Ipi menyatakan, KPK mengetahui bahwa perbuatan pelaku adalah kesalahan dan merusak nama baik KPK. Namun, KPK memilih untuk membukanya sehingga menjadi pelajaran bersama dan menjadi tanggung jawab KPK untuk menyampaikan kebenaran secara jujur ​​dan terbuka.

Menurut dia, KPK dengan tegas memproses semua pelanggaran etika yang dilakukan oleh orang dewasa. Hal ini menunjukkan komitmen dan keseriusan KPK dalam menjaga integritas, harkat dan martabat personel KPK serta sebagai upaya menjaga kepercayaan dan harapan masyarakat Indonesia kepada KPK.

“Yang kami sampaikan dalam jumpa pers hari ini adalah komitmen kami untuk menjaga ekspektasi publik terhadap KPK dengan menjunjung tinggi nilai-nilai integritas, kejujuran, keberanian, keadilan dan transparansi,” ujarnya.

Peristiwa itu, kata dia, bisa diidentifikasi dan diproses karena mekanisme pengendalian internal di KPK berfungsi dengan baik karena dibangun budaya saling mengingatkan dan mengawasi.

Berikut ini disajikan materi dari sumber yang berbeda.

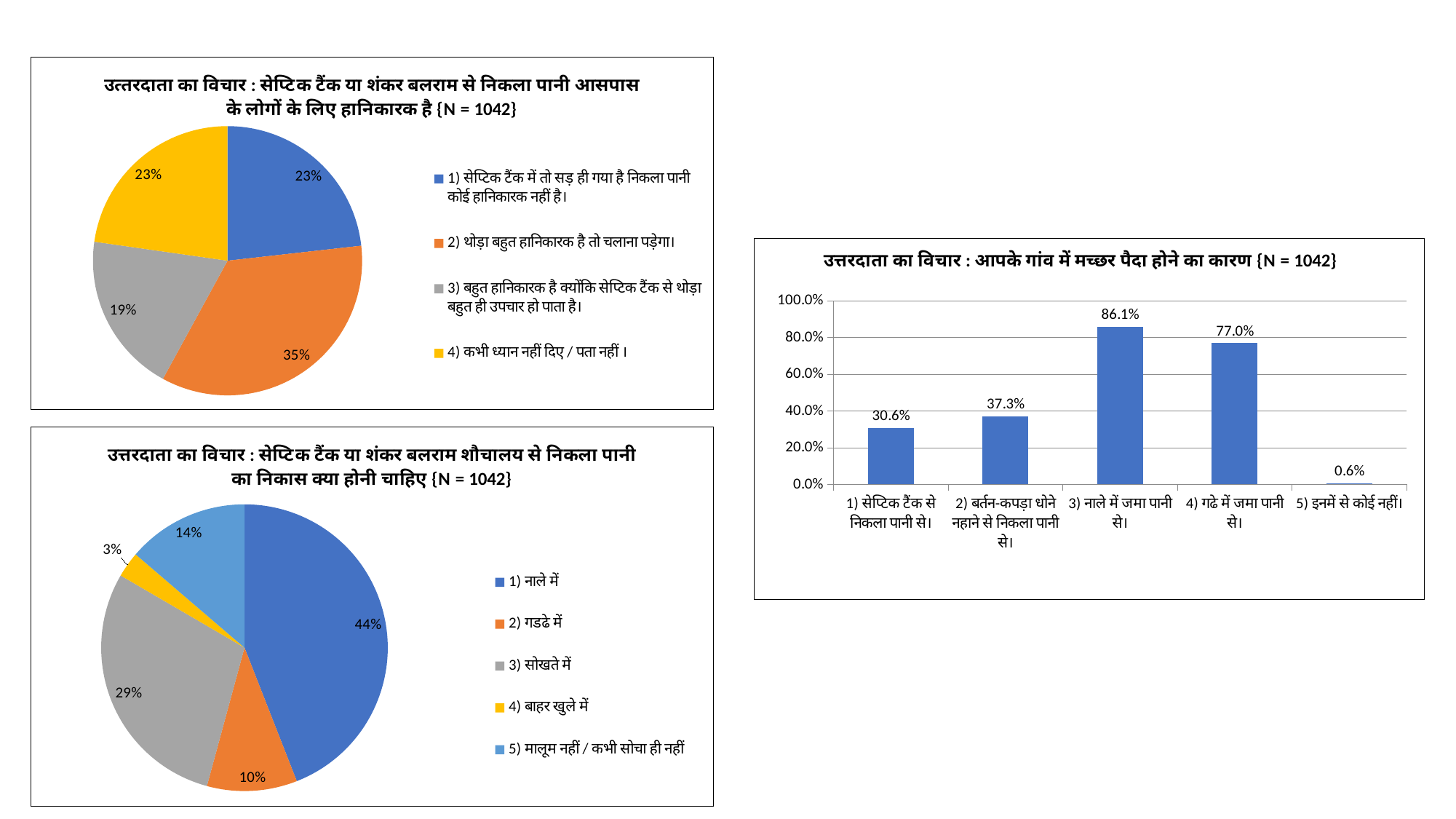
In the top-left pie chart, what share is shown for the slice '2) थोड़ा बहुत हानिकारक है तो चलाना पड़ेगा।'? 35% In the bar chart on the right, what is the value for '3) नाले में जमा पानी से।'? 86.1% How many legend entries does the bottom-left pie chart list? 5 In the bottom-left pie chart, what share is shown for '4) बाहर खुले में'? 3% In the bottom-left pie chart, what share is shown for '1) नाले में'? 44% In the bar chart on the right, which category has the lowest value? 5) इनमें से कोई नहीं। In the bar chart on the right, which is larger: the value for '1) सेप्टिक टैंक से निकला पानी से।' or '2) बर्तन-कपड़ा धोने नहाने से निकला पानी से।'? 2) बर्तन-कपड़ा धोने नहाने से निकला पानी से। How many slices does the top-left pie chart have? 4 What kind of chart is the chart on the right side of the slide? bar chart In the bottom-left pie chart, what is the difference between the shares for '3) सोखते में' and '2) गडढे में'? 19% In the bar chart on the right, what is the difference between the values for '3) नाले में जमा पानी से।' and '4) गढे में जमा पानी से।'? 9.1% In the top-left pie chart, which legend entry has the smallest slice? 3) बहुत हानिकारक है क्योंकि सेप्टिक टैंक से थोड़ा बहुत ही उपचार हो पाता है।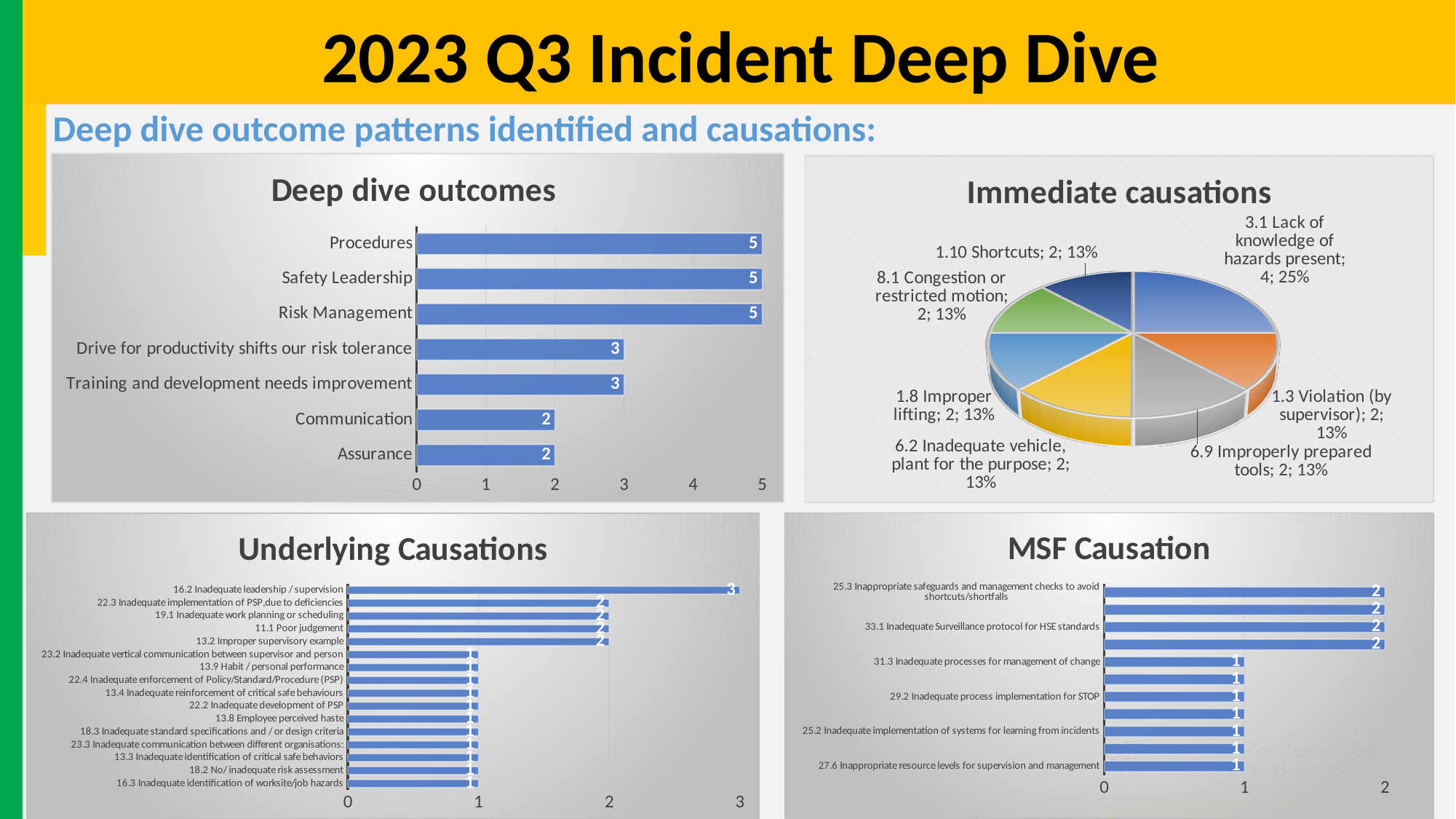
In the Underlying Causations chart, which category has the highest value? 16.2 Inadequate leadership / supervision In the Deep dive outcomes chart, what is the value for Drive for productivity shifts our risk tolerance? 3 In the Immediate causations chart, what is the value for 1.8 Improper lifting? 2 In the MSF Causation chart, what is the value for 31.3 Inadequate processes for management of change? 1 In the Immediate causations chart, which slice is the largest? 3.1 Lack of knowledge of hazards present In the Deep dive outcomes chart, which is larger, Risk Management or Training and development needs improvement? Risk Management In the Deep dive outcomes chart, what is the difference between the values for Procedures and Assurance? 3 In the Deep dive outcomes chart, how many categories are plotted? 7 What kind of chart is the Immediate causations chart? Pie chart In the Immediate causations chart, what share of the pie is 3.1 Lack of knowledge of hazards present? 25% In the Deep dive outcomes chart, what is the value for Communication? 2 In the Underlying Causations chart, what is the value for 11.1 Poor judgement? 2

Dia menegaskan, penegakan etika dan kode etik personel KPK oleh Dewas juga membuktikan bahwa KPK tidak hanya berani memproses pelaku korupsi tetapi juga menegakkan aturan internal.

Baca juga:
Pegawai KPK Curi Barel Emas Batangan Nyaris 2 Kg, Publik: Hebat!

“Terkait pelaporan dugaan tindak pidana yang telah kami sampaikan kepada penegak hukum terkait, KPK berkomitmen untuk mendukungnya dan kami tidak bermaksud untuk mendahului hasil penyidikan apakah perbuatan pelakunya adalah pencurian, penggelapan atau tindakan lainnya. Kami akan lakukan. tunggu hasil penyidikan polisi, “ujarnya.